# [WHAT TO PRODUCE]
Return, word for word, the portion of the passage on participant funding for transmission expansion that lies between "Of course, there" and "of the region.", inclusive.

# [SOURCE DOCUMENT]

--- Begin ---

FERC indicates a willingness to allow participant funding, but only for new transmission facilities that are included in a regional planning process conducted by an independent grid operator, be it an RTO, ISO, or ITP. And therein lies a key issue: Can participant funding exist on its own, outside the rest of the SMD framework?

In Arkansas, the commission says there are times when participant funding needs to be supplemented by transmission planning studies, and when rolled-in pricing might be warranted "on a limited basis." For example, a grid expansion plan funded by one merchant generator might end up benefiting several such new plants in the same region. In that case, Arkansas says, the ITP would need to develop a cost-sharing protocol applicable to all merchant plant beneficiaries.

Consider another example offered by Arkansas regulators:

A new merchant power plant might require a network upgrade, achievable with a new line with capacity of either 138 kV or 230 kV. This merchant plant might well choose to select the smaller upgrade in order to leave some congestion intact and optimize the value of CRRs, even if the 230-kV option would eliminate 100 percent of the congestion (driving CRR values to 0) at only a slightly higher construction expense.

"In such a case," says Arkansas, "the ITP may wish to require the 230-kV expansion option but only charge the merchant plant for the suboptimal 138-kV cost. The difference in cost … would be rolled-in or reallocated. The final [SMD] rule should allow for such modifications to the pure participant-funded structure (as part of an RTO-ITP-approved transmission plan)."

Nevertheless, regulators in North Carolina (another pro-PFT state) oppose FERC's RTO/ITP overlay as a requirement for participant funding. North Carolina sees an immediate need for a new transmission expansion policy that does not involve socialization of costs. Participant funding, says North Carolina, "is unrelated to the existence of independent operation of the transmission system … so that implementation should not depend on the existence of an ITP."

Of course, there is more going on here than meets the eye. The planned SeTrans RTO has invested a lot of planning effort in reliance on participant funding as a viable new policy to avoid forcing transmission owners to foot the bill for grid expansion designed to accommodate new local generators, only to see the local power exported out of the region.

--- End ---

# [DATA]
--- Begin ---

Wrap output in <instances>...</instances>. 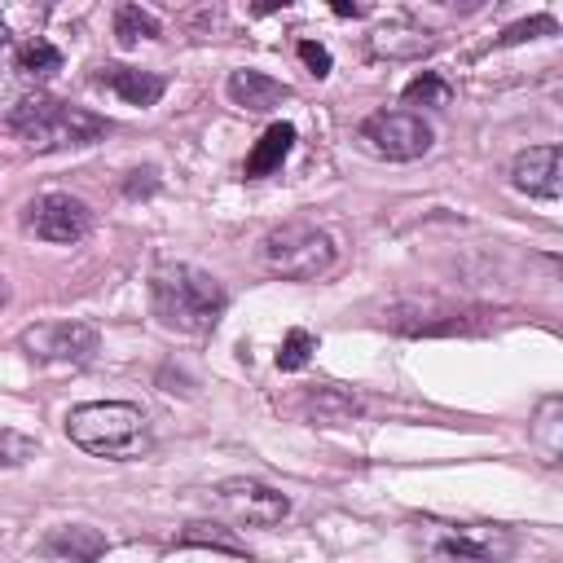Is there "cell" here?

--- End ---
--- Begin ---

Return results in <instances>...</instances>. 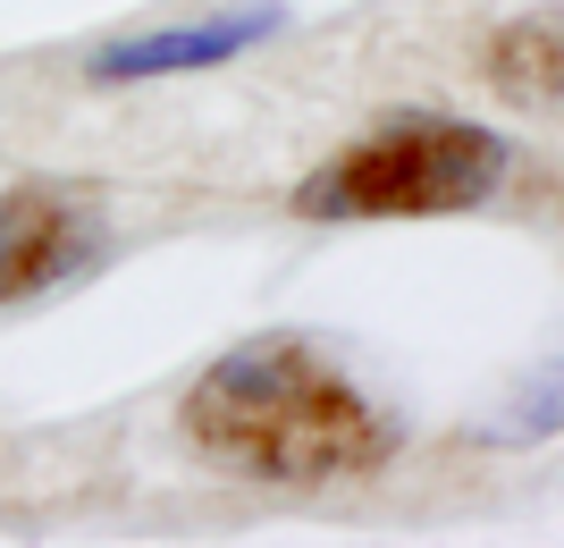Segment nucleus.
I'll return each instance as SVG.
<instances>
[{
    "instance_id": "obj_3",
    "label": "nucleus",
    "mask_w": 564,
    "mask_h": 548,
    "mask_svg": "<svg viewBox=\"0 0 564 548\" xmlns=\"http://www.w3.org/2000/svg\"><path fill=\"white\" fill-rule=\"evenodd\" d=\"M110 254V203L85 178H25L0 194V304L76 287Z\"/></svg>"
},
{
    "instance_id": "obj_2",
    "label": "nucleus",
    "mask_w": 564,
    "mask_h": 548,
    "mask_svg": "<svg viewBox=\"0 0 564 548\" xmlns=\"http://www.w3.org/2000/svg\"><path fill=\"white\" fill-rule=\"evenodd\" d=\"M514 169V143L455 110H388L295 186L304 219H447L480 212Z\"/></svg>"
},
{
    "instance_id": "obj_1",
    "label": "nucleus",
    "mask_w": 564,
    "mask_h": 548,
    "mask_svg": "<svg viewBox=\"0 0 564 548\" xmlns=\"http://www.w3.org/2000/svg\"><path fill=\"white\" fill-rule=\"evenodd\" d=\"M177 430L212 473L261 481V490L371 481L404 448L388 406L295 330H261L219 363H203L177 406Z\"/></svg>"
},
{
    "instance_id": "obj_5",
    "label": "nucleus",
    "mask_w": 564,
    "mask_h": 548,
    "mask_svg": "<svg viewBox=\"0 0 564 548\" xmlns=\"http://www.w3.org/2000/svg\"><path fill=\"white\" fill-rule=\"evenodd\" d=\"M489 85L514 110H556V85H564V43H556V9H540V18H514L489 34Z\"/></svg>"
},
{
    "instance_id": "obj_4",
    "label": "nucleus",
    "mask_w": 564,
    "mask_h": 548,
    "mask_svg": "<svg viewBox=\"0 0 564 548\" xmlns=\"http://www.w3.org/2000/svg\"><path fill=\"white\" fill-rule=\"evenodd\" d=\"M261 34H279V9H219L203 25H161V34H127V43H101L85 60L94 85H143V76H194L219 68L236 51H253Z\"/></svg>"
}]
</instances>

--- End ---

# [FULL OUTPUT]
Of course, there is more going on here than meets the eye. The planned SeTrans RTO has invested a lot of planning effort in reliance on participant funding as a viable new policy to avoid forcing transmission owners to foot the bill for grid expansion designed to accommodate new local generators, only to see the local power exported out of the region.